The kids don't have to sit in one place unless they're doing some specific task that calls for it, and I'd be mainly working with them on things like communicating their needs. I'd be a facilitator and protector, not a taskmaster. I can dig that.

4. I'd be mainly working with an autistic student.

I've always been really interested in autism - I've read lots of books on the subject, known plenty of people who were labeled as being on the higher-functioning end of the autism spectrum (which is a big headachey subject I won't go into here), and I just generally know a lot about it. I like the idea of a job that lets me use skills I learned basically by browsing the internet during the years I "should" have been in high school.

5. Vacations!
The classic draw for working in schools. I generally want to smack people who would cite that as a primary reason, because they have no idea what they are doing. But you can't deny that it is a nice benefit.
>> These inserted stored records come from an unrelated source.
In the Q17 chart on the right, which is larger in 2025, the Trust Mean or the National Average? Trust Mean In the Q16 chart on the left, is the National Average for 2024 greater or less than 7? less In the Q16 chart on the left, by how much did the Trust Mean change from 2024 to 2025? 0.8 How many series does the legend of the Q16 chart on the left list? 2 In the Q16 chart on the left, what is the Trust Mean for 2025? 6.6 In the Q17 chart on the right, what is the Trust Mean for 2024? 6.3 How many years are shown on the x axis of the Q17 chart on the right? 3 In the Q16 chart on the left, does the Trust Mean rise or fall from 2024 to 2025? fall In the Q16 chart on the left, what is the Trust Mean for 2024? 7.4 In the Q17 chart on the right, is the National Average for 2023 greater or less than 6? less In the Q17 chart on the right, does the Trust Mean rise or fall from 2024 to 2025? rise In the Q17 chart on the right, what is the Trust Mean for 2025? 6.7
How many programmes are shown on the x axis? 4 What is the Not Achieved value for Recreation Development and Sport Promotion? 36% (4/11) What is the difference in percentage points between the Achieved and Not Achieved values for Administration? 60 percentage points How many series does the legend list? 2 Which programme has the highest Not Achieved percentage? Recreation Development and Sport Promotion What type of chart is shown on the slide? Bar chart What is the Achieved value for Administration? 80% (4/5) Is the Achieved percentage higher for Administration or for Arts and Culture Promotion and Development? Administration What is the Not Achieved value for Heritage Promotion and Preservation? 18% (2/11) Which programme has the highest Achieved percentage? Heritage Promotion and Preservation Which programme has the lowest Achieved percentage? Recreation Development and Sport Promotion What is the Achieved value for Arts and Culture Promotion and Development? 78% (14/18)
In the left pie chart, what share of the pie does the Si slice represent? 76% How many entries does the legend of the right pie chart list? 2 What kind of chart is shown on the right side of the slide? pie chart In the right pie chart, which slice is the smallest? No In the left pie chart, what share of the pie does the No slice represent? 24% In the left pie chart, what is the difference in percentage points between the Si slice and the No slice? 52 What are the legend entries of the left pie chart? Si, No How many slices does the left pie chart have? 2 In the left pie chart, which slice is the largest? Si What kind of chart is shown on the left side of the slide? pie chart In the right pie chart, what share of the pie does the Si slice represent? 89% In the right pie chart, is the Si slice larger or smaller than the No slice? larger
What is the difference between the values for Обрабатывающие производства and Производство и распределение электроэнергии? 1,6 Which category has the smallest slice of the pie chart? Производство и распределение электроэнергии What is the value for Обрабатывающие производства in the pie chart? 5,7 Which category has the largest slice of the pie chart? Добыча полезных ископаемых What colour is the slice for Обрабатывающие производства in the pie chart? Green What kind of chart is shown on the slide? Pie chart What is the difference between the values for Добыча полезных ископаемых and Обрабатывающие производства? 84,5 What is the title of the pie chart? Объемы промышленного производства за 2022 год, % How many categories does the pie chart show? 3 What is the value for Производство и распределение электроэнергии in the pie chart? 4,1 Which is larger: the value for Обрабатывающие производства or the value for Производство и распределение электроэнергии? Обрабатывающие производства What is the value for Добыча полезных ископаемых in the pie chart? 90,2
6. I have never felt more qualified for a job in my life.
I am so, so tired of going to job interviews for jobs working with children, where the interviewer does not seem to give a shit that I volunteered with children for several years. They want to know about paid experience only. The principal who interviewed me for this job, though, was genuinely impressed with the work I've done and saw it as valuable experience. It's nice to be respected.

7. Plain curiosity.
Honestly, I just always wanted to know how the classes for kids with more severe disabilities work. Actually that's what got me into the special ed volunteer work in the first place - I just wanted to know how it worked.

8. More experience to add to unschooling discussions.
Occasionally people come around and want to know about kids with special needs, and it's a hard question because often learning doesn't seem to come as freely and easily to them. I'd love to go back into the world of special ed now that I have an unschooling mindset, and see what I can learn about how these kids learn.

9. I like the idea of a job that requires you to dress down because you'll get messy anyway.
The aides were explaining to me that you can't wear nice clothes to this job (I felt really weird in my suit and heels, but it WAS a job interview...), and one of them said "Yeah, I usually wear a lab coat." I don't think I need to point out how awesome that is.

10. I love active, hands-on, moving-around work.
One reason I have always been drawn to teacher-type work is that I hate student-type work, i.e. office work. I am the kind of person who would rather come home achy from working too hard all day, than be forced to sit still all day. I get achy from sitting still anyway. If I'm gonna be sore either way, I'd rather it be from doing something interesting.

11. I might consider adopting a special-needs child one day.
And I want experience with as many different types of special needs as possible, so that I know what I can and cannot handle.

12. Believe it or not, the money.
Let me be clear: The money, by any objective standard, sucks. But compared to the income level I grew up with, and compared to what I could earn at a non-education job (and all my qualifications are education-related, so I'd be stuck flipping burgers or doing entry-level office work), it's quite nice. Especially considering that whole summers off thing.

13. I honestly believe I am "supposed" to have this job, in some sort of cosmic way.
Call it God, intuition, fate, sheer dumb luck, or whatever, but here's what happened: About a month ago I was desperate for jobs and was applying for literally everything I could. Every time a job seemed promising, the people would mysteriously vanish and not call me back to tell me when an interview would be, or whatever. And something in my gut was just saying Wait. My brain, of course, was screaming that my gut was full of crap (pun not intended, but funny) and that I needed a job NOWNOWNOW. But I just felt this peace about not getting one just yet, and every time I looked at job listings that gut instinct kept tugging at me, telling me I was going in the wrong direction. Then, when it finally hit me that I *was* ready, I just happened to look at the school board website and this job had been posted THAT DAY. I applied for it on the next business day and immediately got called back to schedule an interview.

Of course, if I don't actually end up getting the job, that will kind of put a damper on the whole "fate" idea, but my gut is usually right about these things. And my gut is telling me this job is a good idea, even though my brain is screaming that sane people do not take low-paying jobs where they will get bitten and spat at. But my brain has a track record of being wrong about this stuff, so I'm ignoring it for now. It can handle the paperwork later.